- Delta Airlines has sued CrowdStrike for negligence which led to the global Microsoft outage on 19th July.
- The $500 million lawsuit seeks to recover losses in revenue of $380 million and additional costs of $170 million.
- CrowdStrike has called the claims misinformed.
Delta Airlines has filed a lawsuit against CrowdStrike, accusing it of negligence and breach of contract, which led to financial losses for the airlines. What is now being called a Black Swan event, a bug in a CrowdStrik update led to the crashing of 8.5 million Microsoft devices globally.
Airline companies were one of the worst-hit sectors, leading to thousands of flight cancellations. Delta Airlines was also caught up in the whirlpool. It has now decided to sue CrowdStrike.
As per the company, its revenue was reduced by $380 million and it had to incur an additional cost of $170 million to recover from the system outages. More than 7,000 flights were canceled in the process, affecting 1.3 million passengers.
Delta has accused CrowdStrike of taking shortcuts and ignoring testing and certification processes for its profit. It said that if the company had deployed the update on a single computer first, it would have known of the bug. This could have prevented the catastrophe that followed.
Another claim made by Delta is that the CrowdStrike update was executed on its system even though the company had blocked automatic updates. As per the airline, the software created and exploited an unauthorized door in Windows.
‘The havoc that was created deserves, in my opinion, to be fully compensated for’ – Delta CEO Ed Bastian
CrowdStrike apologized for the outage and assured that nothing of this sort would happen in the future. Microsoft also hosted a Security Summit on September 10th, where it shared its learnings from the incident and ways to bolster system security.
CrowdStrike’s Response
CrowdStrike came down hard on Delta in its response. It called the lawsuit a desperate attempt from Delta to shift blame for its own shortcomings.
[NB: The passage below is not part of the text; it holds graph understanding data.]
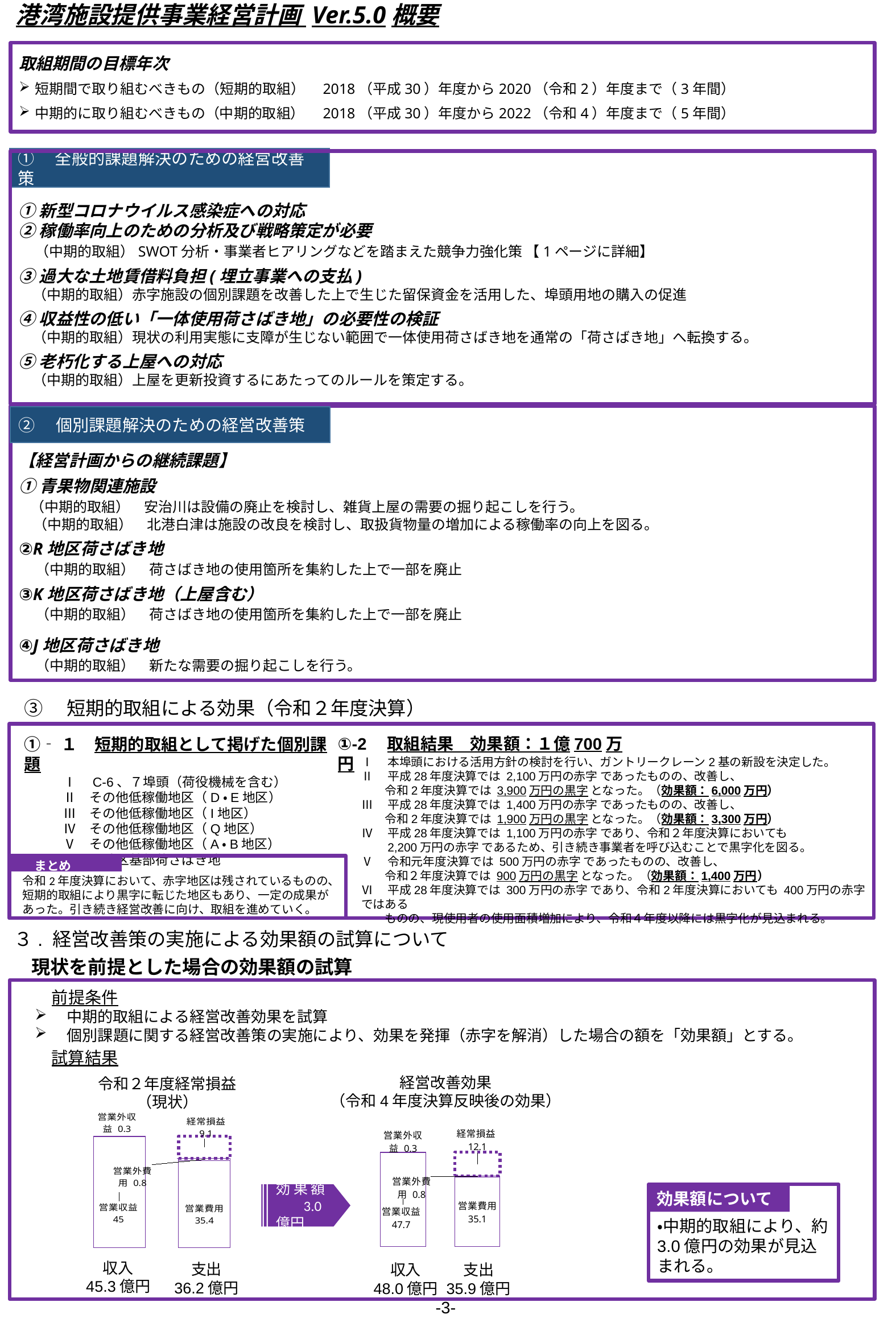
What is the difference in 営業収益 between the right chart (47.7) and the left chart (45)? 2.7 In the right chart (経営改善効果), what is the value of 営業収益? 47.7 In the left chart (令和2年度経常損益（現状）), what is the value of 営業費用? 35.4 What 効果額 is shown in the arrow between the two charts? 3.0億円 In the right chart (経営改善効果), what is the total 支出 shown below the bar? 35.9億円 In the left chart (令和2年度経常損益（現状）), what is the value of 営業収益? 45 What kind of chart is used to show 収入 and 支出 in the 試算結果 section? Stacked bar chart In the left chart (令和2年度経常損益（現状）), what is the total 収入 shown below the bar? 45.3億円 In the right chart (経営改善効果), what is the 経常損益 shown? 12.1 In the right chart (経営改善効果), what is the value of 営業費用? 35.1 Which is larger: 営業費用 in the left chart or 営業費用 in the right chart? Left chart (35.4) In the left chart (令和2年度経常損益（現状）), what is the 経常損益 shown? 9.1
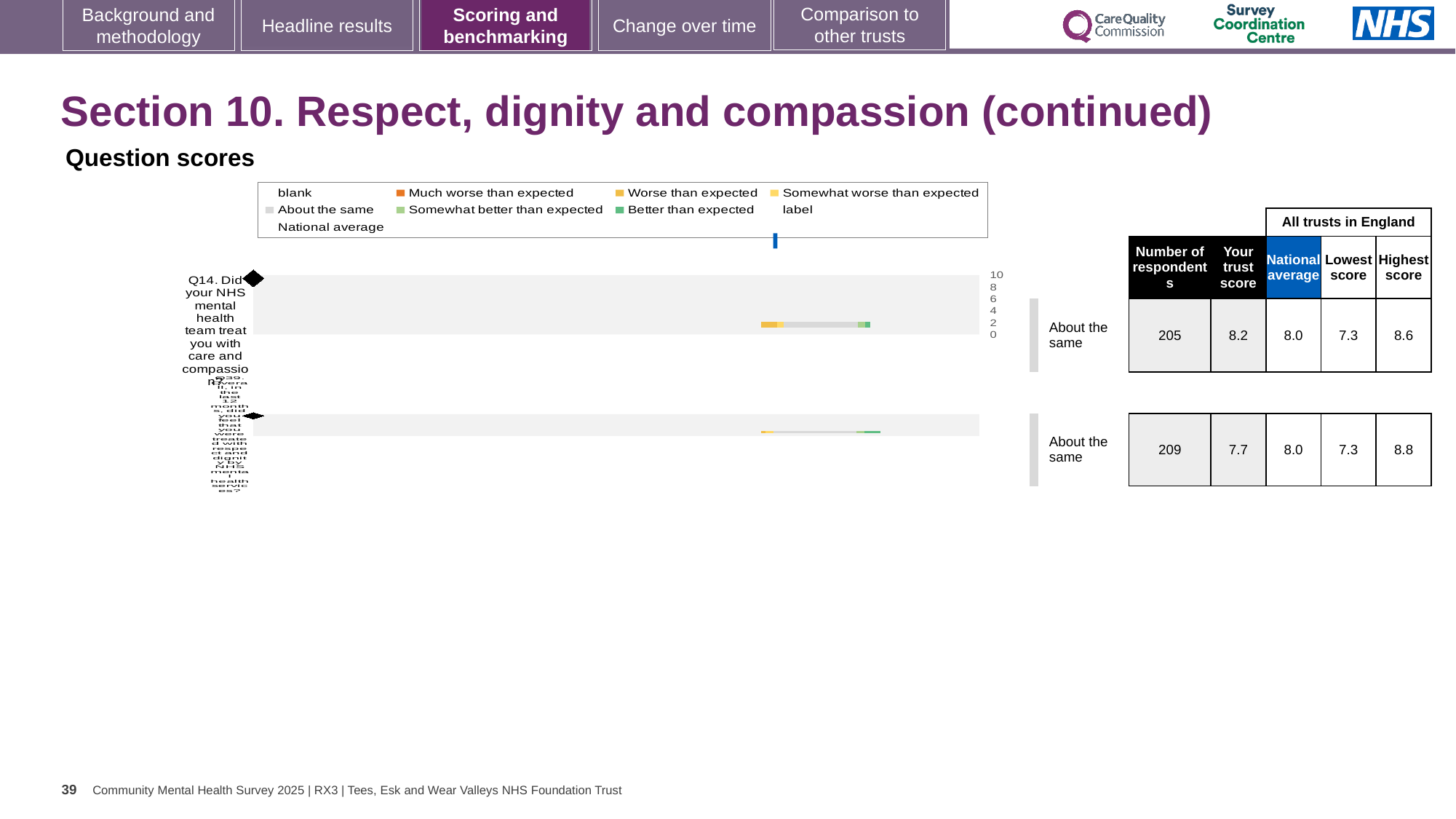
By how much does the trust score for Q14 exceed the national average? 0.2 What is the national average score for Q14? 8.0 What is the trust score for Q39? 7.7 What benchmark category is shown for Q14? About the same What is the highest score among all trusts in England for Q39? 8.8 How many questions are plotted in the chart? 2 What is the difference between the highest and lowest scores for Q39? 1.5 What is the trust score for Q14 (Did your NHS mental health team treat you with care and compassion?)? 8.2 Which question has the higher trust score, Q14 or Q39? Q14 How many respondents answered Q39? 209 How many respondents answered Q14? 205 For Q39, is the trust score higher or lower than the national average? lower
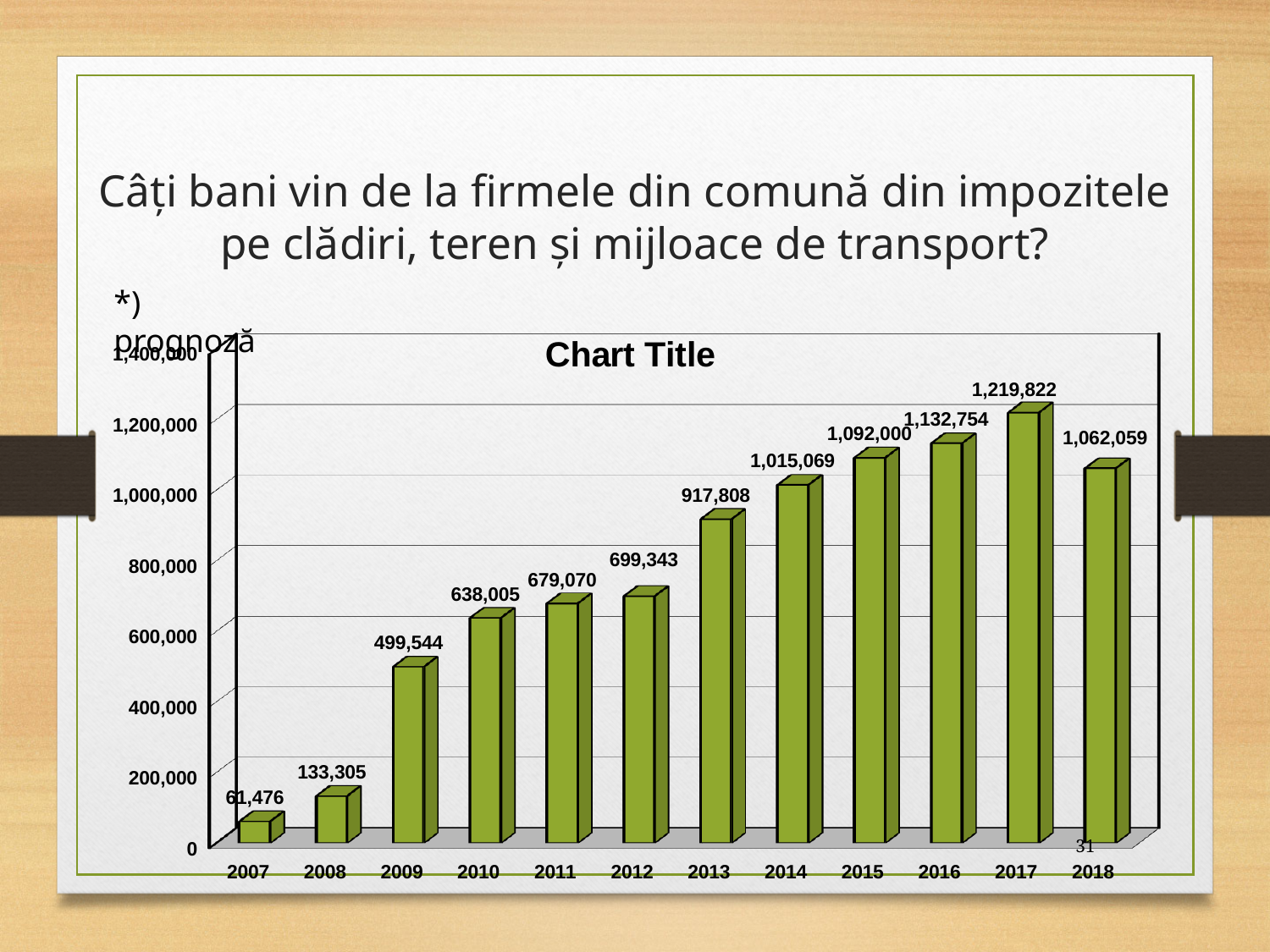
What is the value for 2013? 917,808 Which year has the lowest value? 2007 Which year has the highest value? 2017 What is the value for 2009? 499,544 What is the value for 2018? 1,062,059 Do the values rise or fall from 2007 to 2017? rise What kind of chart is shown on the slide? bar chart What is the difference between the values for 2012 and 2011? 20,273 What is the difference between the values for 2017 and 2016? 87,068 How many years are shown on the x axis? 12 Which is larger, the value for 2018 or the value for 2015? 2015 Is the value for 2013 greater or less than 800,000? greater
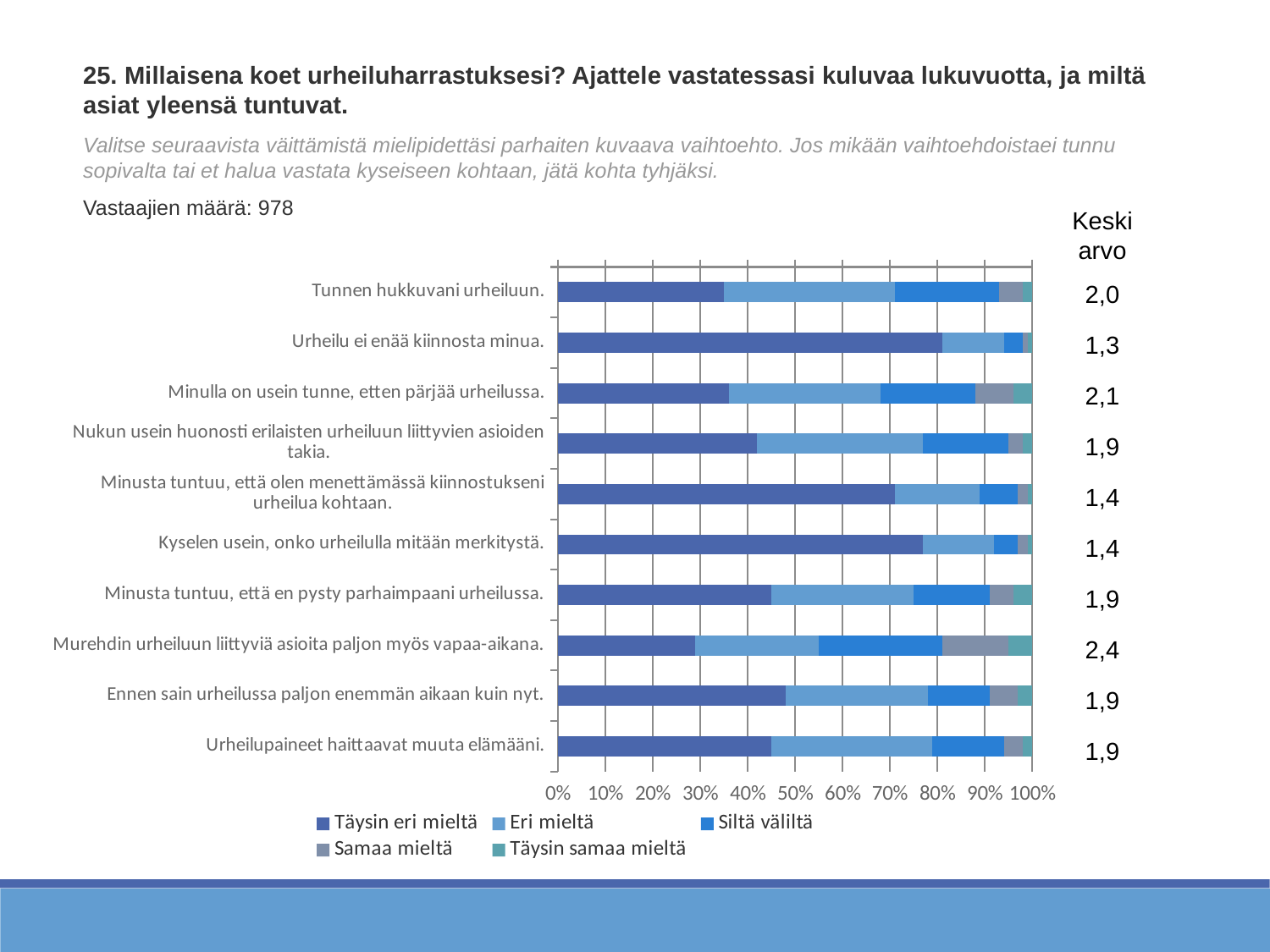
What is the Keskiarvo value shown for "Urheilu ei enää kiinnosta minua."? 1,3 Is the "Täysin eri mieltä" share for "Urheilu ei enää kiinnosta minua." greater or less than 70%? greater Which statement has the lowest Keskiarvo value? Urheilu ei enää kiinnosta minua. What is the Keskiarvo value shown for "Murehdin urheiluun liittyviä asioita paljon myös vapaa-aikana."? 2,4 What is the Keskiarvo (mean) value shown for "Tunnen hukkuvani urheiluun."? 2,0 How many series does the legend list? 5 How many statements (categories) are plotted in the chart? 10 What is the difference between the highest Keskiarvo value (2,4) and the lowest (1,3)? 1,1 Which statement has a larger "Täysin eri mieltä" share: "Urheilu ei enää kiinnosta minua." or "Murehdin urheiluun liittyviä asioita paljon myös vapaa-aikana."? Urheilu ei enää kiinnosta minua. Is the "Täysin eri mieltä" share for "Murehdin urheiluun liittyviä asioita paljon myös vapaa-aikana." greater or less than 40%? less Which statement has the highest Keskiarvo value? Murehdin urheiluun liittyviä asioita paljon myös vapaa-aikana. What kind of chart is shown on the slide? bar chart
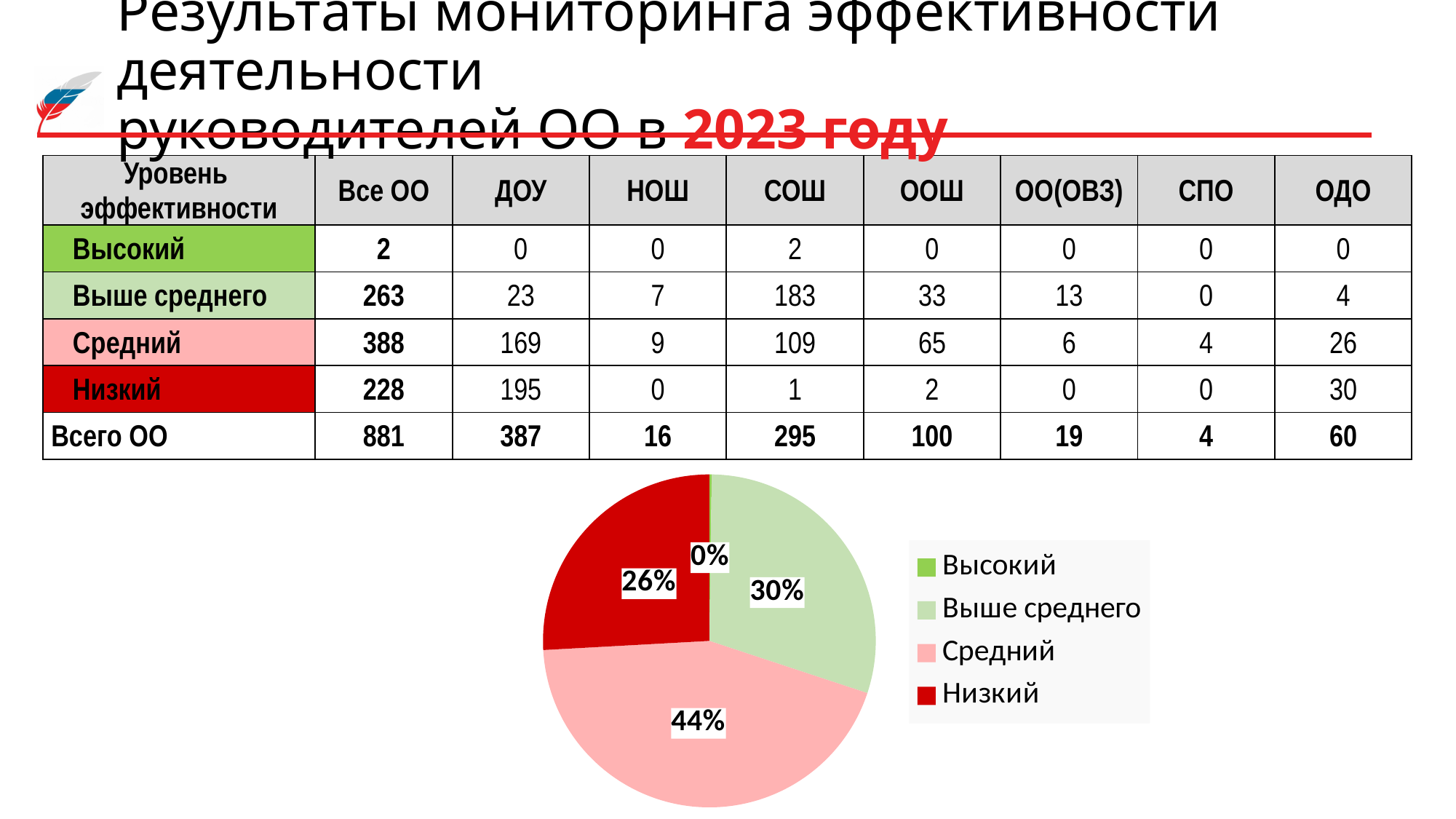
How many entries does the pie chart legend list? 4 What share of the pie chart does the "Средний" slice represent? 44% How many categories are shown in the pie chart? 4 What share of the pie chart does the "Высокий" slice represent? 0% What is the difference in percentage points between the "Средний" and "Низкий" slices in the pie chart? 18% What kind of chart is shown on the slide? pie chart What colour is the "Низкий" slice in the pie chart? red Which category has the smallest slice in the pie chart? Высокий What share of the pie chart does the "Выше среднего" slice represent? 30% In the pie chart, which slice is larger: "Выше среднего" or "Низкий"? Выше среднего Which category has the largest slice in the pie chart? Средний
As per the IT company, Delta has failed to upgrade its IT infrastructure, which it described as ‘antique’
Now, this claim does have some substance in it.
Delta had an outage in August 2018, which led to more than 2,300 flight cancellations and losses of around $150 million – this had nothing to do with CrowdStrike though.
This hints that there might be technological issues within the company which need to be addressed for good. But ever since this incident, Delta has invested heavily in IT infrastructure and claims to have one of the best technologies in the airline industry.
‘While we aimed to reach a business resolution that puts customers first, Delta has chosen a different path’ – CrowdStrike
As per CrowdStrike’s claims, it reached out to Delta for an out-of-court settlement after the incident. However, it didn’t receive any response from the airline. CrowdStrike also said that Delta doesn’t have an understanding of how the cybersecurity space works, which is why its lawsuit is ridden with misinformation.
It remains to be seen how this lawsuit unfolds and whether courts hold the IT company liable for the catastrophe.